Does he think our attention span is doomed? On the contrary: “I think people’s attention span is vast. This notion that, like, no one has the attention to sit for five minutes to listen to a song, I argue the opposite,” he says. “People do have attention. It’s just that the creator doesn’t have to make anything meaningful to get someone sitting for five minutes to listen to it. So, the creator has been reduced to TikToks, as much as the audience has been reduced to TikToks. But then the creators that work in Netflix haven’t been reduced to TikToks. The streaming platforms are, like, ‘Yo, you got 12 hours. I got a whole series for you, a whole day’s worth of shit, and you can’t wait for it.’ [And the response is] like, ‘Yo, I’m gonna binge-watch that shit for three days’. We can’t wait for the shit. We dedicate time to watch it.”
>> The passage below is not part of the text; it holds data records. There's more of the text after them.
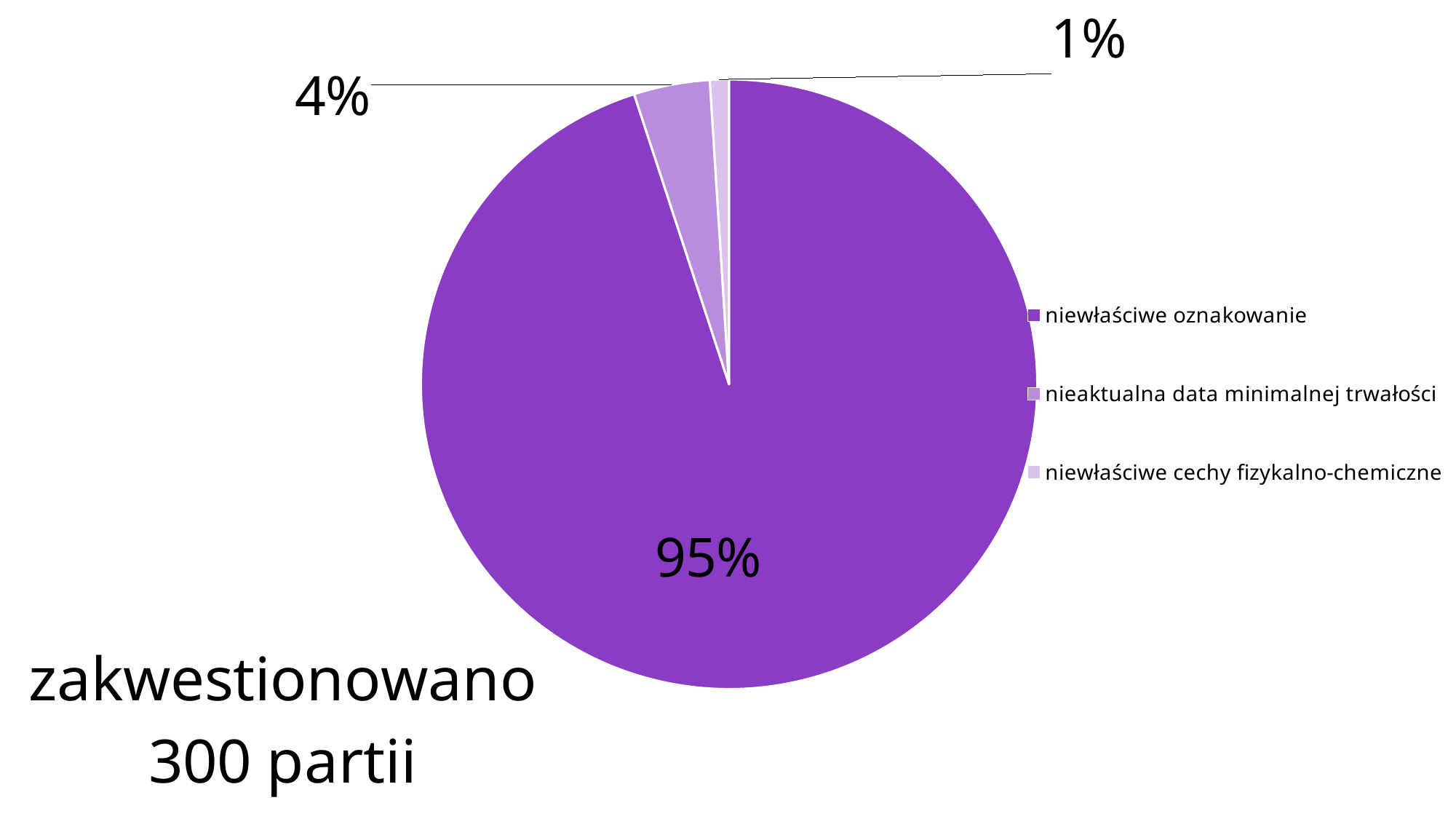
What is the difference in percentage points between "niewłaściwe oznakowanie" and "nieaktualna data minimalnej trwałości"? 91 What share of the pie does "nieaktualna data minimalnej trwałości" take? 4% Which category has the smallest slice of the pie? niewłaściwe cechy fizykalno-chemiczne What is the difference in percentage points between "nieaktualna data minimalnej trwałości" and "niewłaściwe cechy fizykalno-chemiczne"? 3 How many entries does the legend list? 3 What share of the pie does "niewłaściwe cechy fizykalno-chemiczne" take? 1% What kind of chart is shown on the slide? pie chart What text appears in the bottom-left corner of the slide next to the chart? zakwestionowano 300 partii What share of the pie does "niewłaściwe oznakowanie" take? 95% Which category has the largest slice of the pie? niewłaściwe oznakowanie How many categories does the pie chart show? 3 Which is larger: the slice for "nieaktualna data minimalnej trwałości" or the slice for "niewłaściwe cechy fizykalno-chemiczne"? nieaktualna data minimalnej trwałości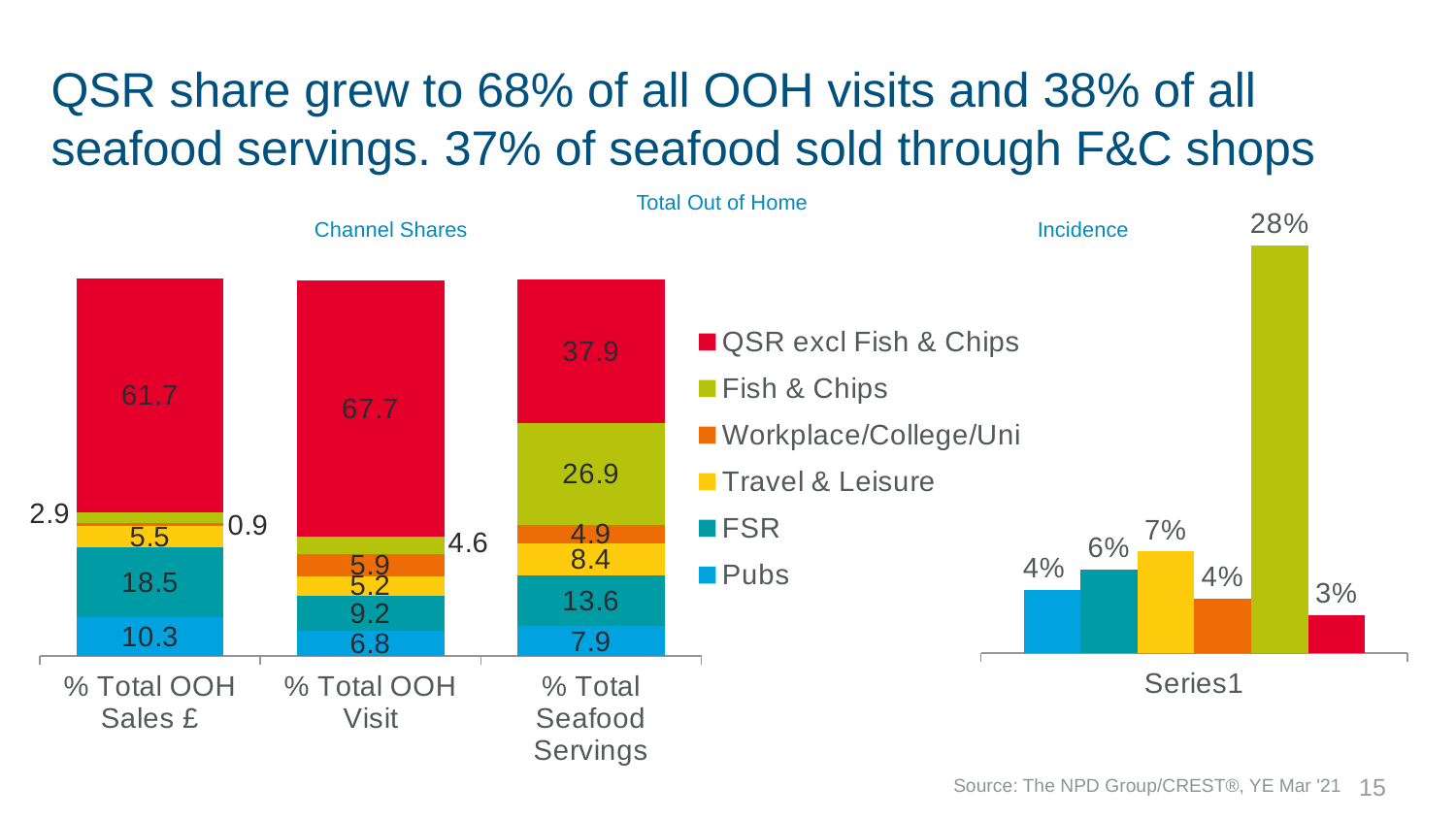
In the Channel Shares chart, what is the value for Fish & Chips in the % Total Seafood Servings bar? 26.9 In the Incidence chart, which bar is the lowest? QSR excl Fish & Chips In the Channel Shares chart, what is the value for FSR in the % Total OOH Sales £ bar? 18.5 In the Channel Shares chart, which segment is the smallest in the % Total OOH Sales £ bar? Workplace/College/Uni How many categories are shown on the x axis of the Channel Shares chart? 3 In the Channel Shares chart, what is the difference between the Fish & Chips values for % Total Seafood Servings and % Total OOH Visit? 22.3 In the Channel Shares chart, is the FSR value larger for % Total OOH Sales £ or for % Total Seafood Servings? % Total OOH Sales £ How many series does the legend list? 6 In the Channel Shares chart, which segment is the largest in the % Total Seafood Servings bar? QSR excl Fish & Chips In the Channel Shares chart, what is the value for QSR excl Fish & Chips in the % Total OOH Visit bar? 67.7 In the Incidence chart, what is the value of the Fish & Chips bar? 28% In the Channel Shares chart, what is the value for Pubs in the % Total OOH Visit bar? 6.8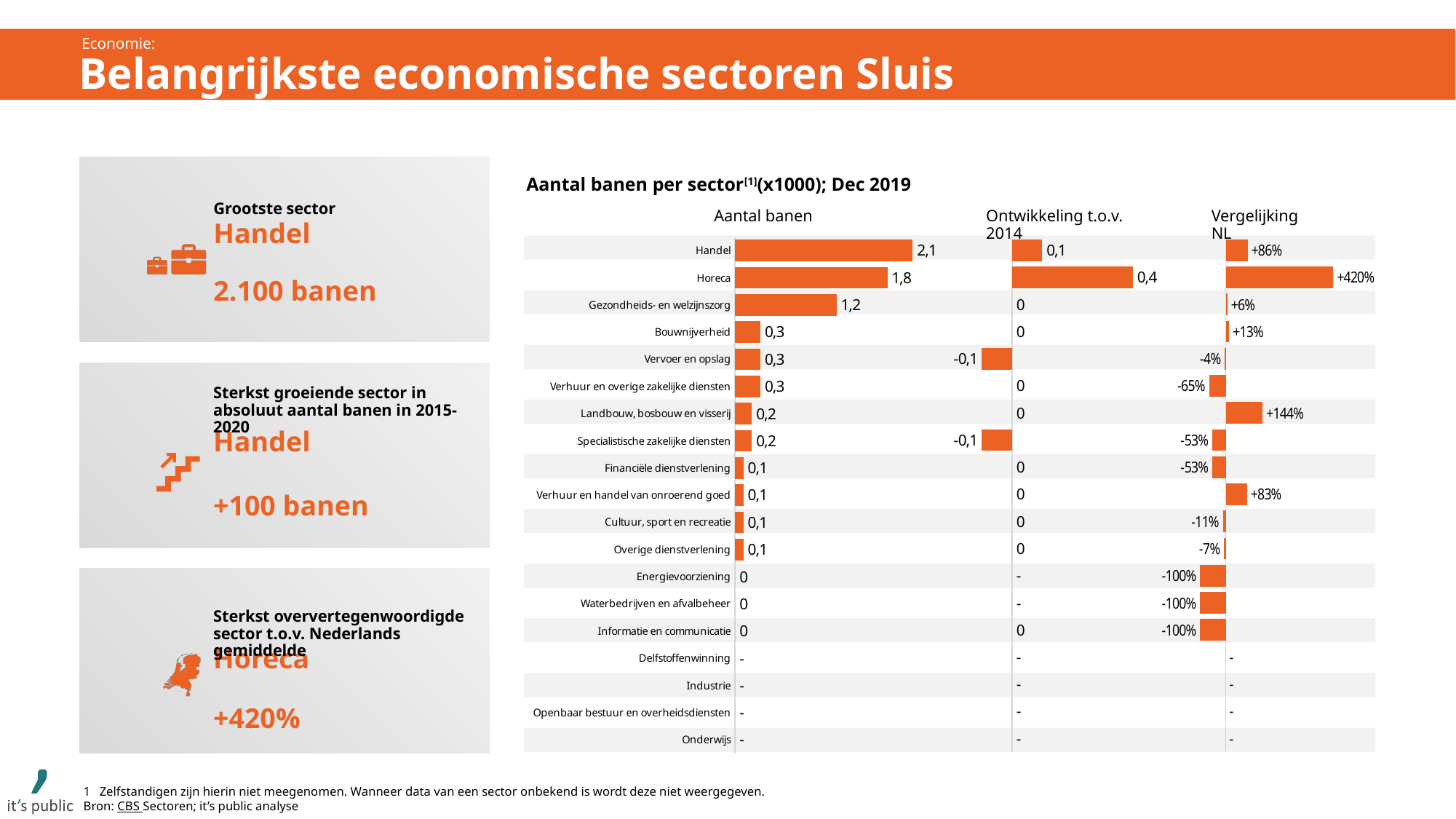
In the 'Vergelijking NL' column, what is the value for Horeca? +420% What is the difference in 'Aantal banen' between Handel and Horeca? 0,3 What is the title of the chart? Aantal banen per sector (x1000); Dec 2019 How many sectors are listed in the chart? 19 In the 'Ontwikkeling t.o.v. 2014' column, what is the value for Horeca? 0,4 What kind of chart is used to show the 'Aantal banen per sector' data? Bar chart In the 'Aantal banen' column, what is the value for Handel? 2,1 In the 'Ontwikkeling t.o.v. 2014' column, what is the value for Vervoer en opslag? -0,1 In the 'Aantal banen' column, which is larger: Gezondheids- en welzijnszorg or Bouwnijverheid? Gezondheids- en welzijnszorg Which sector has the highest value in the 'Aantal banen' column? Handel In the 'Vergelijking NL' column, what is the value for Landbouw, bosbouw en visserij? +144% Which sector has the highest value in the 'Vergelijking NL' column? Horeca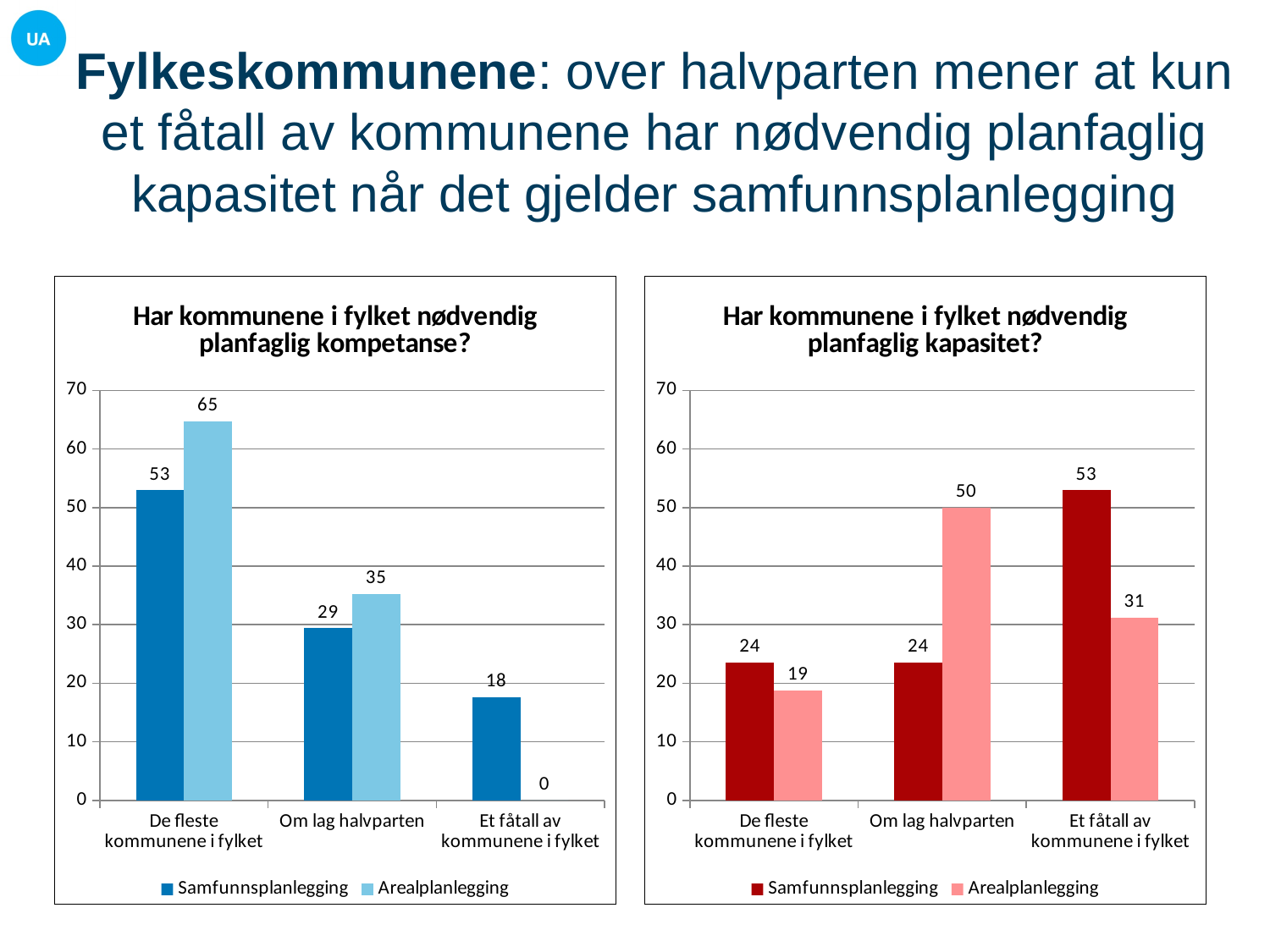
In the right chart (planfaglig kapasitet), which is larger for 'Om lag halvparten': Samfunnsplanlegging or Arealplanlegging? Arealplanlegging In the left chart (planfaglig kompetanse), what is the value for Arealplanlegging for 'De fleste kommunene i fylket'? 65 In the right chart (planfaglig kapasitet), what is the difference between the Samfunnsplanlegging and Arealplanlegging values for 'Et fåtall av kommunene i fylket'? 22 How many categories are shown on the x axis of the left chart (planfaglig kompetanse)? 3 In the left chart (planfaglig kompetanse), what is the value for Samfunnsplanlegging for 'Et fåtall av kommunene i fylket'? 18 In the right chart (planfaglig kapasitet), which category has the lowest Arealplanlegging value? De fleste kommunene i fylket In the left chart (planfaglig kompetanse), which category has the highest Samfunnsplanlegging value? De fleste kommunene i fylket How many series does the legend of the right chart (planfaglig kapasitet) list? 2 In the left chart (planfaglig kompetanse), what is the difference between the Arealplanlegging and Samfunnsplanlegging values for 'De fleste kommunene i fylket'? 12 In the right chart (planfaglig kapasitet), what is the value for Samfunnsplanlegging for 'Et fåtall av kommunene i fylket'? 53 In the right chart (planfaglig kapasitet), what is the value for Arealplanlegging for 'Om lag halvparten'? 50 What kind of chart is the left chart (planfaglig kompetanse)? Bar chart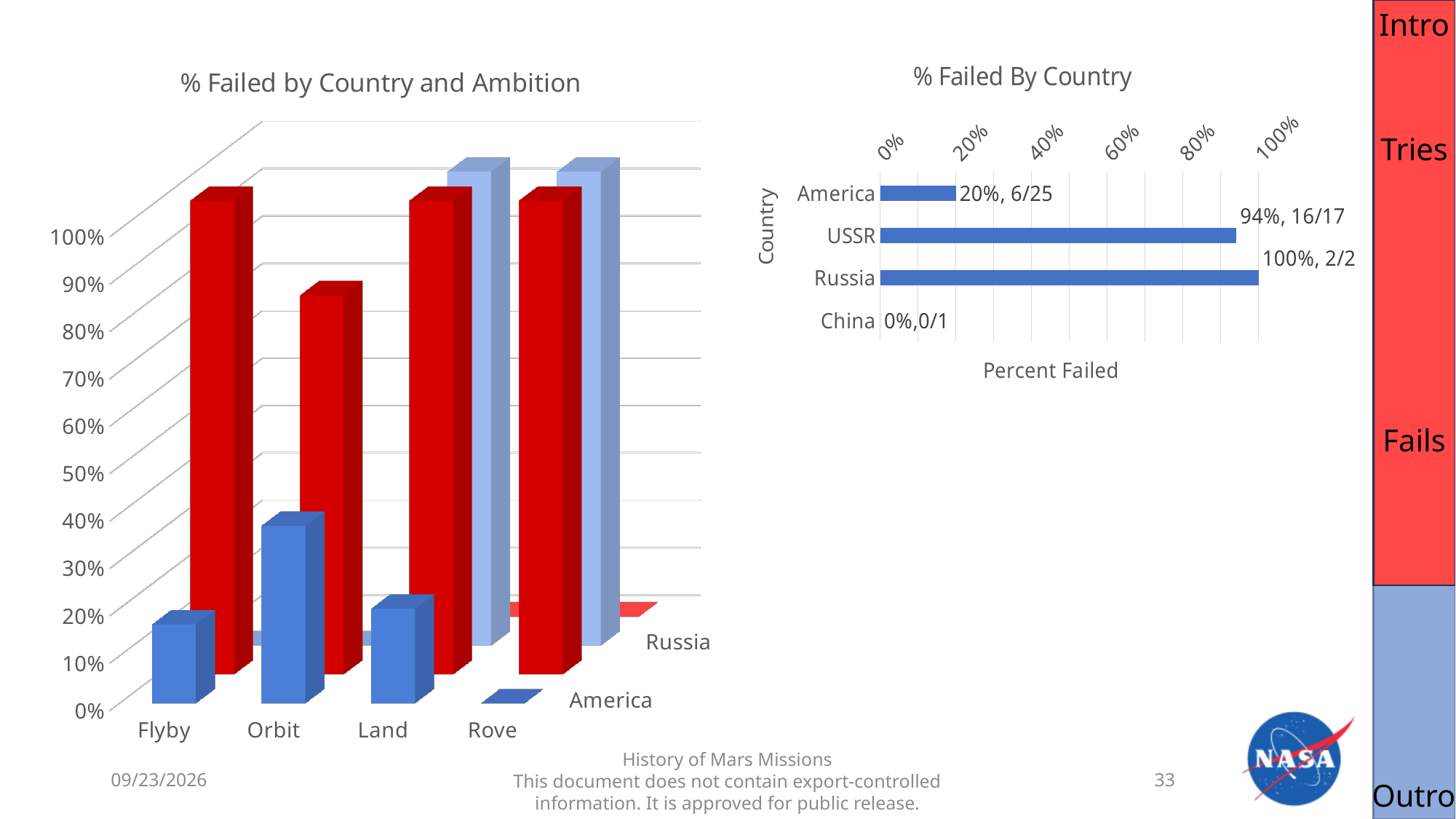
In the '% Failed By Country' chart, what is the value for America? 20%, 6/25 In the '% Failed By Country' chart, what is the value for China? 0%,0/1 In the '% Failed By Country' chart, what is the value for Russia? 100%, 2/2 In the '% Failed By Country' chart, what is the difference in percent failed between Russia and America? 80% How many ambition categories are shown on the x axis of the '% Failed by Country and Ambition' chart? 4 In the '% Failed By Country' chart, which has a higher percent failed, USSR or America? USSR In the '% Failed By Country' chart, which country has the highest percent failed? Russia How many countries are shown in the '% Failed By Country' chart? 4 In the '% Failed By Country' chart, what is the value for USSR? 94%, 16/17 What is the title of the x axis in the '% Failed By Country' chart? Percent Failed In the '% Failed By Country' chart, which country has the lowest percent failed? China What kind of chart is the '% Failed by Country and Ambition' chart? Bar chart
This is how will views expanding the number of stations on his platform – as a way to achieve long-term engagement with media, and deeply personalised curation. In a way, he says, it’s like a new album. “So, like, what the fuck is an album? You make an album, most folks will pay attention to three songs – that’s the reason why no one wants to listen to a whole album, because a playlist gives you the premium: ‘This is a hit, this is a hit, this is a hit,’” he says. “There are some [musicians] that have great taste, where every song is listenable. Very few groups do that. Coldplay does that really well. Radiohead does that really well. Being biased, I think the Black Eyed Peas did albums really well. Parcels, Empire of the Sun, Daft Punk, David Guetta all do albums really well. But what is the next version of a body of work? I believe a body of work can be a station, because you could go from segment to song to segment to song, and the segment is like a bunch of information in the form of text.”
This is also the thinking behind the wider FYI app’s creative purpose, the notion that a body of personal work can extend to collaboration, links, writing, documents, all enhanced with AI personas to help shape, create, archive and educate. “The AI allows the listener to go as deep as they want in that station or in that segment, and then, there’s music they love woven through.”
FYI RAiDiO is already available on smartphones, desktop and in select Mercedes-Benz vehicles around the world. And at this year’s Consumer Electronics Show in Las Vegas in early January, will revealed the latest way he’s planning on bringing the platform to users, wherever they are. Through his partnership with LG and Qualcomm, FYI RAiDiO is now rolling out in freshly announced LG products, most notably, a range of xboom by will.i.am speakers, including the Stage501 (a party-focused speaker with AI karaoke tech), Blast and Rock (rugged outdoor-friendly speakers) and the Mini (designed for everyday use). This is in addition to a new boombag concept he revealed – a range of high-end, wearable backpack speakers, enhanced with FYI RAiDiO, which will roll out in limited-edition drops and collaborations, drawing from sneaker culture.
“My imagination said the combination of speaker and bags is a product that’s ripe for sneaker culture,” he explains. “That’s what we have here with the boombag. The speaker isn’t an accessory. It’s the soul of the bag.”
will notes that this concept opens up audio-product design to designers, creatives and musicians to engage in these wearable collaborations, in addition to the everexpanding list of partner stations and communities he aims to connect with. “We are turning sound into a living, learning experience,” he enthuses, adding that he hopes the tech will bring people closer by connecting them through a shared passion for music and creativity generally. “There are so many collaborations that will come out of this… This is where it starts. Watch where we go.”